I do have a view about this, which I have expressed here and there previously. It is the dubious triumph of our society’s drift to the Right, in which the champions of the Holy Market Economy, have, at least for the moment, prevailed. The idea that something is of value only if it makes a profit, the more the merrier, has completely distorted our culture, squeezing out the spaces for anything else. One can see this nearly everywhere one looks. It is so pervasive that young people have scarcely ever seen anything else, and they are almost unaware that all their choices have been made for them, in careful deliberate corporate decisions, the only interest of which is to “maximize profit.” So they are drilled with the thought that without a university degree their lives will shrink to worthlessness. Then they are shackled with ever sky-rocketing student debt, while simultaneously being encouraged to buy buy buy, to become addicted to consumerism and more debt. They are bombarded with the shallow inanities of 24/7 celebrity-fame-riches propaganda, so that I have met students who wish me (!) to tell them the secret of how to acquire instant fame/riches. When I suggest that first they might learn something and have a talent and skill that perhaps, with luck, might warrant such fame/wealth, they look at me as if I were from Mars. Such is the highly manipulated cultural fluid in which they have grown and experienced their lives. The idea that one might do something, because one enjoyed or loved to do it, even for no pay, is utterly alien. The idea of being instantly highly-paid is totally normal. Ironically now these people are ushered from their costly “education” into a world sucked dry of jobs, and must find refuge with Mom and Dad (who had a large hand in setting this trap.) In a country where 70% of the GDP is consumerism, no one seems to sense that this arrangement is essentially insane and unsustainable. But the High Priests of American capitalism, shrieking from the mass media which they own and control, wave their wizardly wand and the dumb populace imagines it is so. We are already in the swoon of a major crash, which will see all these absurd assumptions shattered to pieces.

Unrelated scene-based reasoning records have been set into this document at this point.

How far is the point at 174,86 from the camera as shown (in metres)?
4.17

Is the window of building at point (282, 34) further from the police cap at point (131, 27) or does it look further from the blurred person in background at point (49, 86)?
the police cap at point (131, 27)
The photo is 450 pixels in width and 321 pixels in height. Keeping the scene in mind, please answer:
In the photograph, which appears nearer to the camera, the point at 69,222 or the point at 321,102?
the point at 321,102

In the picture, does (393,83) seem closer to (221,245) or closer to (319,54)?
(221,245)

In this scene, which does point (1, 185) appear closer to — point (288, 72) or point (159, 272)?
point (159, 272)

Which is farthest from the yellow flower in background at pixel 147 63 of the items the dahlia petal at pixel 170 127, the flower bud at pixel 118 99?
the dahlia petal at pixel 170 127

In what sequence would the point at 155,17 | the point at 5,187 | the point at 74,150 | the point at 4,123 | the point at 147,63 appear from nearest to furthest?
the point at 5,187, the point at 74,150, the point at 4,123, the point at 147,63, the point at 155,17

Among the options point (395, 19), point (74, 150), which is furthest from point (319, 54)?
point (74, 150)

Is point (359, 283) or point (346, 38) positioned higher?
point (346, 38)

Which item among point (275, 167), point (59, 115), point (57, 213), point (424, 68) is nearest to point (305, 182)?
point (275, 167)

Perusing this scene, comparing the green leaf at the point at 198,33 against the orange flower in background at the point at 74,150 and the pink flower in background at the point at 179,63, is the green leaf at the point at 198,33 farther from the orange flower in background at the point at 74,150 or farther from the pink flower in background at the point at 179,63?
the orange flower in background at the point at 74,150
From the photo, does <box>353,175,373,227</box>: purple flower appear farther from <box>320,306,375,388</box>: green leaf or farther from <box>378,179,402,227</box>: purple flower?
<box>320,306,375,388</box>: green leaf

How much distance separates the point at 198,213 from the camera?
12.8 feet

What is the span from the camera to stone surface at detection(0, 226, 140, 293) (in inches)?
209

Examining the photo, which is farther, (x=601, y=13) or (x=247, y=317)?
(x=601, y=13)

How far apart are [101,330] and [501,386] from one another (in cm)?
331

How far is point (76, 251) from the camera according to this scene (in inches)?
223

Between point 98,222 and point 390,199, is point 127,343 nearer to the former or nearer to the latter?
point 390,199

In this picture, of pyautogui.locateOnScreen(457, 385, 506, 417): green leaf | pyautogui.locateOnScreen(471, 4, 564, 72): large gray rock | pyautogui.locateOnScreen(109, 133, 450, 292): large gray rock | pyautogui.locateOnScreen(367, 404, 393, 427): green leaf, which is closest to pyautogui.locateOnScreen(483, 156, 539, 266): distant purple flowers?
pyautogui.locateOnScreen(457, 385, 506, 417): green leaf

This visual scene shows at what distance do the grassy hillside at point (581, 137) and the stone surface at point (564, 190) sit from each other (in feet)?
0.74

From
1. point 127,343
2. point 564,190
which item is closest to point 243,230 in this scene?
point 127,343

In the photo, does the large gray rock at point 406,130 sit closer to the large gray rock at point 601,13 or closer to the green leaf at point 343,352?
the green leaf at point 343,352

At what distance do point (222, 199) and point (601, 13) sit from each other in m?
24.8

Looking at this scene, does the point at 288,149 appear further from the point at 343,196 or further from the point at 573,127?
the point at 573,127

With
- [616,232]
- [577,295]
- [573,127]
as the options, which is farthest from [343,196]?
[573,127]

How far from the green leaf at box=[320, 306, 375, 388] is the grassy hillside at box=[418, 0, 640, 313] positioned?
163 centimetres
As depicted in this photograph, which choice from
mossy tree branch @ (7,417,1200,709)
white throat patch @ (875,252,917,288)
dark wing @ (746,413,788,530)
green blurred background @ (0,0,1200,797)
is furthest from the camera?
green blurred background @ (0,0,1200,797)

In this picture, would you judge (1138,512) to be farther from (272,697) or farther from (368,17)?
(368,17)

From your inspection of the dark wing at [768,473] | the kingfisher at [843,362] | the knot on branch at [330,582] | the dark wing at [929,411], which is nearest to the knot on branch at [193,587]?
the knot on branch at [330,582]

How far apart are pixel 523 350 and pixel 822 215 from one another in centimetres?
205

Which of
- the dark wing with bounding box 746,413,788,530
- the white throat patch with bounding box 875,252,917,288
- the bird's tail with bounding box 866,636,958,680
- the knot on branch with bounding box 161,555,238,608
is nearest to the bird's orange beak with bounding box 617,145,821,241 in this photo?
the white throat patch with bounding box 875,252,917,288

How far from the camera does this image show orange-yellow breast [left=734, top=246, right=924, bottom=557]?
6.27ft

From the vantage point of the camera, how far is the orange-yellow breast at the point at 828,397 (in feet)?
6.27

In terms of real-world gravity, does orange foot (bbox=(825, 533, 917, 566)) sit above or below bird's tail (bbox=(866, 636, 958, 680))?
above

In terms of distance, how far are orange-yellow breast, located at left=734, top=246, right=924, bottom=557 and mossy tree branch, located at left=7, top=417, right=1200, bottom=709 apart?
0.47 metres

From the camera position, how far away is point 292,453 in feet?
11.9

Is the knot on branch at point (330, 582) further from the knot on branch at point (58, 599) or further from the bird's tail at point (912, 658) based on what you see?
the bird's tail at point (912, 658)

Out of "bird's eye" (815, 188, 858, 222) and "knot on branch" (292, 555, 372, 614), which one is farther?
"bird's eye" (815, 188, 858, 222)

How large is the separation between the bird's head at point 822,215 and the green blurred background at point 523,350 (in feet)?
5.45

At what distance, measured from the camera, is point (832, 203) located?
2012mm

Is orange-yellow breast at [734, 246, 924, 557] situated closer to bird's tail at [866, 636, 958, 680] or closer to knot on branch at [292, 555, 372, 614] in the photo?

So while I haven’t 100% decided to cancel this project, I am about 99.5% sure. Likely whatever social-political thoughts I had in mind to put into PLAIN SONGS, I will place here, in another form, for the tiny little readership that might be interested. And with a shifted degree of effort and work on my part, proportionate to the realities which face me – and all of us.

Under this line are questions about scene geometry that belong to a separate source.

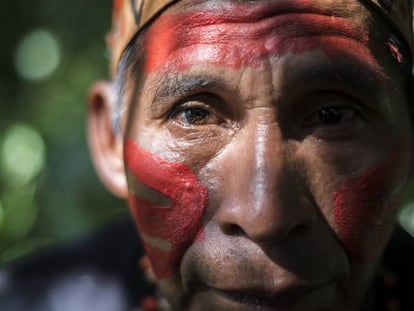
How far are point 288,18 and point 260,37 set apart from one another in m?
0.09

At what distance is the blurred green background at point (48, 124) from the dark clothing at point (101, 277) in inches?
35.4

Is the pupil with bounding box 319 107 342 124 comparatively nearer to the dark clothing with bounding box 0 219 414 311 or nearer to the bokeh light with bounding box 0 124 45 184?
the dark clothing with bounding box 0 219 414 311

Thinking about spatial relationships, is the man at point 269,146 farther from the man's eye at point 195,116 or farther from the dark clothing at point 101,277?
the dark clothing at point 101,277

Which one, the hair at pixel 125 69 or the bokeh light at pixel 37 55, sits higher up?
the hair at pixel 125 69

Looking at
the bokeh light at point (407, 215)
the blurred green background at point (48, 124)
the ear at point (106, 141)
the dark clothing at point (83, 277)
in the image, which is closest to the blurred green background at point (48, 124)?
the blurred green background at point (48, 124)

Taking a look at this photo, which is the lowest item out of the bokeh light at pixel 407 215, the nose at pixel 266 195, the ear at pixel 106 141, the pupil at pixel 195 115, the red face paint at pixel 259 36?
the bokeh light at pixel 407 215

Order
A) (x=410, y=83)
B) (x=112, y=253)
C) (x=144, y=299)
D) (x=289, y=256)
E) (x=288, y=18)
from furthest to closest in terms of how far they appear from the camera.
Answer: (x=112, y=253), (x=144, y=299), (x=410, y=83), (x=288, y=18), (x=289, y=256)

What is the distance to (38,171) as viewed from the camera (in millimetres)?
3945

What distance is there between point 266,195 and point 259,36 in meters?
0.39

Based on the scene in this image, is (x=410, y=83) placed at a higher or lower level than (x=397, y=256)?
higher

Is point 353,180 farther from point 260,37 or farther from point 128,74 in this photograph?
point 128,74

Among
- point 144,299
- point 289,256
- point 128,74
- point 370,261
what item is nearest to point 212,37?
point 128,74

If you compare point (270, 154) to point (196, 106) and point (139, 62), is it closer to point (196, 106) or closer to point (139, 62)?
point (196, 106)

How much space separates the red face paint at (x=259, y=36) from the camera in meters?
1.85
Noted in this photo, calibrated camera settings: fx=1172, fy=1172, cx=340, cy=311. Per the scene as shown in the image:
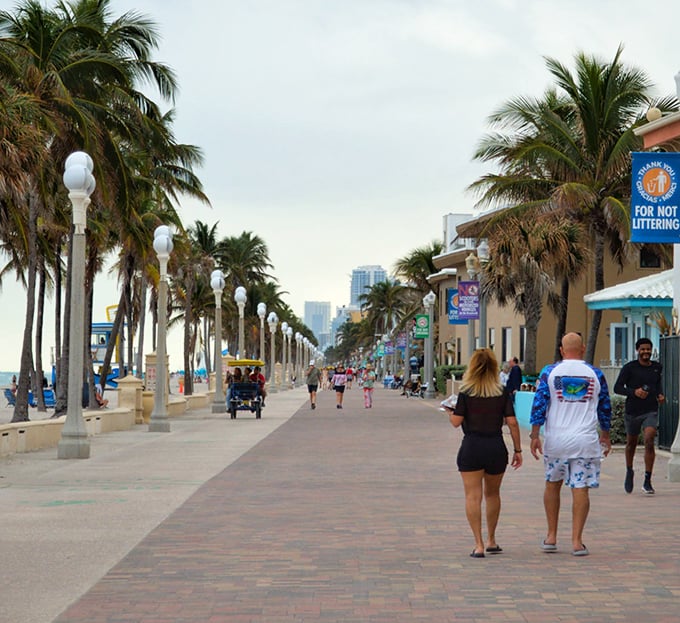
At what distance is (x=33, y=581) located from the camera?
322 inches

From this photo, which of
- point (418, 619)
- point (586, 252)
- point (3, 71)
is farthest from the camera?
point (586, 252)

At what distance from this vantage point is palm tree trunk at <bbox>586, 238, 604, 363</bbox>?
114ft

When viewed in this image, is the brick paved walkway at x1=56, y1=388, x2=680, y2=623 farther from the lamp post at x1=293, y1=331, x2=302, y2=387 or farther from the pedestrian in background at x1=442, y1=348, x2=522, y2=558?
the lamp post at x1=293, y1=331, x2=302, y2=387

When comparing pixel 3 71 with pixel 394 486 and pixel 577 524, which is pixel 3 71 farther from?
pixel 577 524

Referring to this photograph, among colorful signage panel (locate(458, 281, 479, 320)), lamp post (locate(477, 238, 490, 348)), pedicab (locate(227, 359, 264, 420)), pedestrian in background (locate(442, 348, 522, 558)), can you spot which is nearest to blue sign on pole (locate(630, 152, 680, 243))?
pedestrian in background (locate(442, 348, 522, 558))

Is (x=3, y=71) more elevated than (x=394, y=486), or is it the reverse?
(x=3, y=71)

Presently I am casting about, pondering my other options, which at the moment seem to include a possible something to do in Tokyo, commencing in autumn, or perhaps a year in Kolkata, or I could go hole up with my friend Marshall in Butte. Meantime I figure to continue traveling, seeing old friends for a perhaps last time, and American landscapes too. It’s rather a different last American journey than I had looked forward to, but, perhaps a bit grudgingly, I must accept that the world, and my country, have changed in ways that make my previous thoughts rather those of a Don Quixote. As if it hadn’t always been so.